Moving Party: Defendant Christopher Jones

Responding Party: Plaintiffs

Notice: Sufficient¿ 

Ruling: MOTION FOR RELIEF IS GRANTED 

 

Background

On July 13, 2023, Plaintiffs filed the present complaint. On May 6, 2024, Defendant filed his answer. On the same day, Plaintiffs served Defendant with written discovery, including Requests for Admission, Set One. Responses to written discovery were due on July 24, 2024.

On July 25, 2024, Plaintiff filed a Motion to Deem Facts Admitted after not receiving any responses. No opposition was filed. On August 26, 2024, no party appeared at the hearing, and Plaintiffs’ Requests for Admission, Set One, were deemed admitted.

Defendant now moves the Court to reconsider pursuant to CCP 1008 or vacate its prior ruling pursuant to CCP 473 because (1) among other reasons, the court was not aware of the fact that Defendant filed responses to the Requests for Admission before the Motion was heard; or (2) due to a calendaring error, Defendant failed to file an opposition or appear at the hearing on the Motion to Deem Facts Admitted.  Plaintiff opposes the motion, arguing that the bases for reconsideration are insufficient and the basis for vacating the order falls below the professional standard for lawyers.

Legal Standard

A motion for reconsideration must be made “…within 10 days after service upon the party of written notice of entry of the order…” (CCP §1008(a).)   The moving party must present new facts, circumstances or law in order to grant a motion for reconsideration.  (See CCP § 1008(a); see also Mink v. Superior Court (1992) 2 Cal.App.4th 1338, 1342.)  The party seeking reconsideration of an order shall state by affidavit what application was made before, what order or decisions were made, and what new or different facts or circumstances are claimed to be shown. (CCP § 1008(a).) “Facts of which a party seeking reconsideration was aware at the time of the original ruling are not "new or different facts," as would support a trial court's grant of reconsideration. (People v. Safety National Casualty Insurance Co. (2010) 186 Cal.App.4th 959, 974.)

Further, “…the party seeking reconsideration must provide not only new evidence but also a satisfactory explanation for the failure to produce that evidence at an earlier time.” (Glade v. Glade (1995) 38 Cal.App.4th 1441, 1457 [emphasis added].)  The legislative intent was to restrict motions for reconsideration to circumstances where a party offers the court some fact or circumstance not previously considered and some valid reason for not offering it earlier. (Gilberd v. AC Transit (1995) 32 Cal.App.4th 1494, 1500.)

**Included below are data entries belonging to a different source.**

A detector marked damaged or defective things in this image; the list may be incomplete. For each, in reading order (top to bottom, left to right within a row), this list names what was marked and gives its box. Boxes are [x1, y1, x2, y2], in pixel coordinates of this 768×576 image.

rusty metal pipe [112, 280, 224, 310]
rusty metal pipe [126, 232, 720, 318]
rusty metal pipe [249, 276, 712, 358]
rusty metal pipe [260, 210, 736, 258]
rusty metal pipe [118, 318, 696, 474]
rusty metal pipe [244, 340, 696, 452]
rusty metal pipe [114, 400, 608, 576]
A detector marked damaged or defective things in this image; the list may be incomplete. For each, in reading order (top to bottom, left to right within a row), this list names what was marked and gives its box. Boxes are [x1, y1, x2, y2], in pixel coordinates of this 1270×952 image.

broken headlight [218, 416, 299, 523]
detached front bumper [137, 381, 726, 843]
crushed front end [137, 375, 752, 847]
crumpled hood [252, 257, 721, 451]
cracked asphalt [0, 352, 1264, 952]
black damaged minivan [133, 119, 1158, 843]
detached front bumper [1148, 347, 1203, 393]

Under CCP 473(b), a court may relieve a party from an order taken against him or her due to excusable neglect.    

Discussion

On August 26, 2024, the Court Deemed Plaintiff’s Requests for Admission, Set One, admitted. The Court finds good cause to vacate its prior ruling based on excusable neglect and a fact unknown to the Court at the time of the initial motion, namely, that Defendant had responded to the RFAs prior to the date the motion to deem them admitted was heard. Defendant’s counsel submitted a declaration stating that the responses to the RFAs were served shortly after Plaintiff filed the motion. However, the motion was not calendared because counsel’s paralegal failed to download the motion to the relevant case file and did not calendar the opposition deadline or the motion hearing date, resulting in counsel’s failure to file an opposition or appear at the hearing.

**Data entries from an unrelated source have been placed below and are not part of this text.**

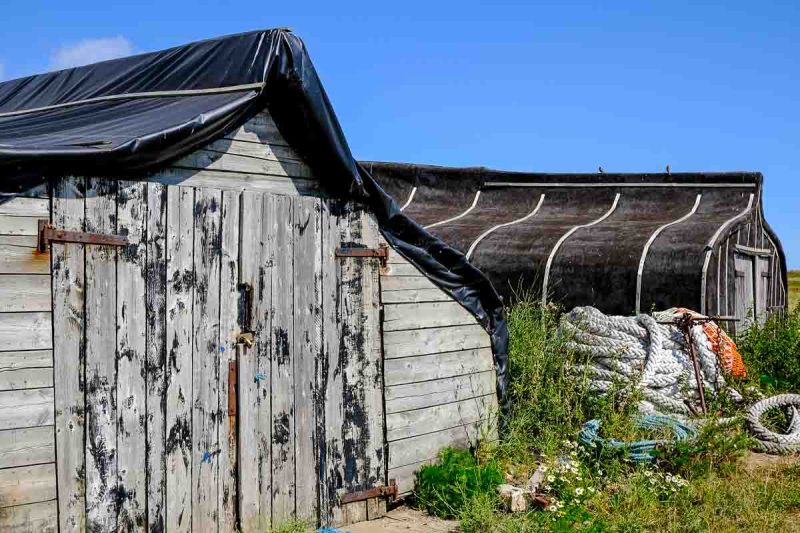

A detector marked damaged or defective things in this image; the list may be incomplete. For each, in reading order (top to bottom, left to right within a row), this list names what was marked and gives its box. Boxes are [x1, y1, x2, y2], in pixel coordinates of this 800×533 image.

rusty metal hinge [37, 217, 128, 252]
rusty metal bracket [37, 217, 128, 252]
rusty metal bracket [334, 243, 390, 268]
rusty metal hinge [334, 245, 390, 270]
rusty metal hinge [340, 478, 398, 502]
rusty metal bracket [340, 478, 398, 502]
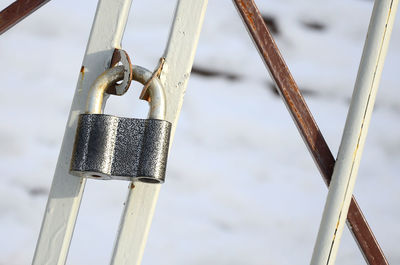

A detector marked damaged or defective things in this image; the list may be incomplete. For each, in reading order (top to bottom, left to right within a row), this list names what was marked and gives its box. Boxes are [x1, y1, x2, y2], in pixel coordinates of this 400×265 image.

rusty brown metal bar [0, 0, 50, 34]
rusted metal rod [0, 0, 50, 34]
rusty brown metal bar [233, 0, 390, 264]
rusted metal rod [233, 0, 390, 264]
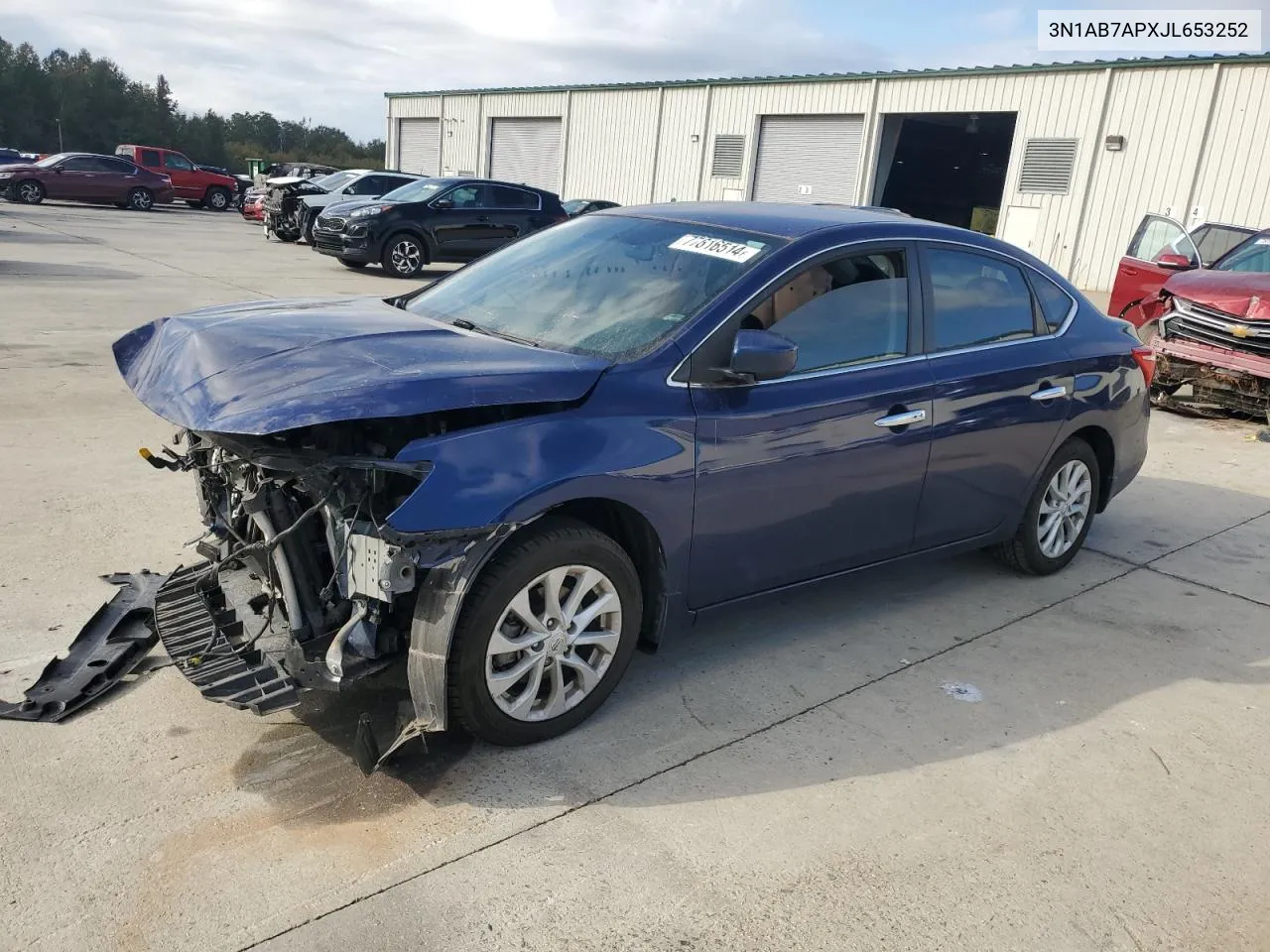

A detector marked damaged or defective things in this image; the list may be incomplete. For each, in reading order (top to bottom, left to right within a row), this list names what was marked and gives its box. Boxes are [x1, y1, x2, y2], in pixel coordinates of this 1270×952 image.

crumpled hood [116, 297, 611, 438]
red damaged car [1112, 218, 1270, 426]
crumpled hood [1163, 270, 1270, 322]
detached grille [1163, 299, 1270, 355]
detached bumper cover [0, 573, 165, 721]
damaged front end [150, 420, 515, 772]
cracked concrete [2, 202, 1270, 952]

Defendant also asserts that Plaintiff will not be prejudiced by this error because defense counsel acted promptly and without delay to rectify their oversight regarding Plaintiff’s Motion.

Although Plaintiff filed an opposition, it does not dispute defense counsel’s declaration that Defendant provided RFA responses prior to the motion to have the RFAs deemed admitted. Furthermore, Plaintiff does not allege any prejudice resulting from the error. The Court also finds prejudice unlikely, as the motion for reconsideration/to vacate was promptly filed after the initial motion was granted, and there was insufficient time for Plaintiff to rely on the admissions. Typically, calendaring errors are excusable as long as the opposing party is not prejudiced, and relief is warranted when uncontradicted evidence in affidavits supports the request. (Segal v. S. Cal. Rapid Transit Dist. (1970) 12 Cal.App.3d 509, 512.) Both elements are present in this case; therefore, the motion is granted.

 

PLEASE TAKE NOTICE:

 

If a party intends to submit on this tentative ruling, the party must send an email to the court at sscdept27@lacourt.org with the Subject line “SUBMIT” followed by the case number.  The body of the email must include the hearing date and time, counsel’s contact information, and the identity of the party submitting.

 

Unless all parties submit by email to this tentative ruling, the parties should arrange to appear remotely (encouraged) or in person for oral argument.  You should assume that others may appear at the hearing to argue.

 

If the parties neither submit nor appear at hearing, the Court may take the motion off calendar or adopt the tentative ruling as the order of the Court.  After the Court has issued a tentative ruling, the Court may prohibit the withdrawal of the subject motion without leave.